Sam and Jess moved back to Lawrence, and Dean felt a little bit guilty keeping the bunker a secret from Sam, considering now they both lived in the same state and Dean never invited Sam over or even told him he lived in Kansas. Dean went out hunting all the time anyway, but he knew Sam would be impressed by the size of the bunker. But Dean didn't want to risk Sam getting compelled by the fancy tools and lore books to go on one quick little hunt. He knew Sam, and maybe this version of Sam would be less tempted, but he doubted it. He also didn't want to risk Sam being in the bunker and accidentally seeing Gabriel use his wings to instantaneously appear without using the door like he tended to do whenever he came home.

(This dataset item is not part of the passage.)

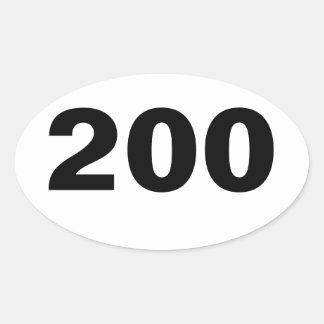 Oval 200 Mile Sticker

So it wasn't a far drive to meet them at a small diner in Lawrence. Dean recognized it, it was a place his mom used to take him when he was really little, but Sam wouldn't know that about him.

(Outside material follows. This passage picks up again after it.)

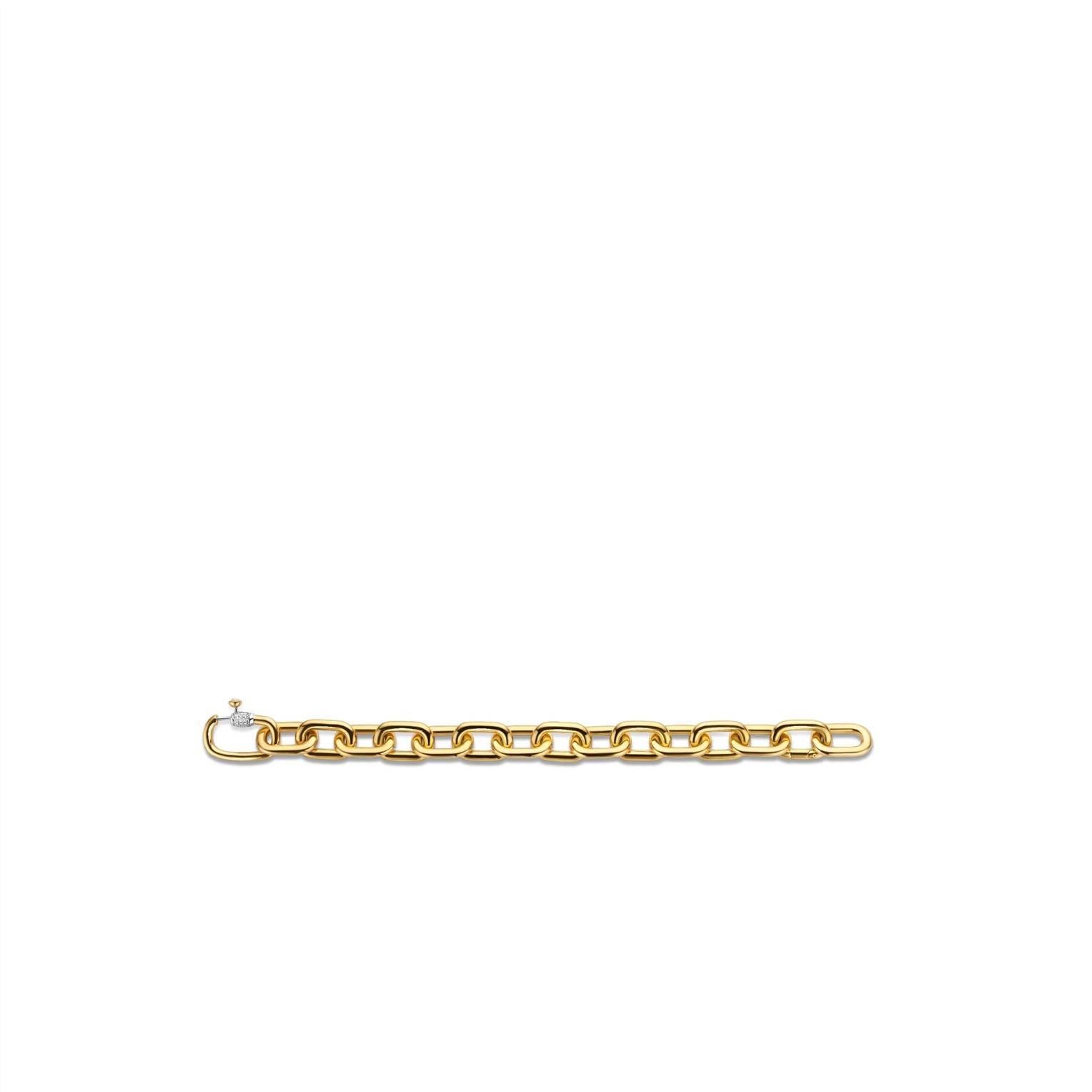 Ti Sento TI SENTO - Milano Armband 2949SY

He had been right, Jess was pregnant. He was so genuinely happy for his brother, and he listened to everything the happy couple mused about that Dean didn't necessarily care about but pretended to.

"So Dean, how's the shop?" Jess asked. Sam's eyes widened a bit in panic, realizing he never aligned a story with his brother to prepare for questions. 

Dean wasn't worried. This Sam may be different, but it was the same Sam he knew at least up until 2005 when things changed, so Dean was able to easily navigate through Sam's story with no information.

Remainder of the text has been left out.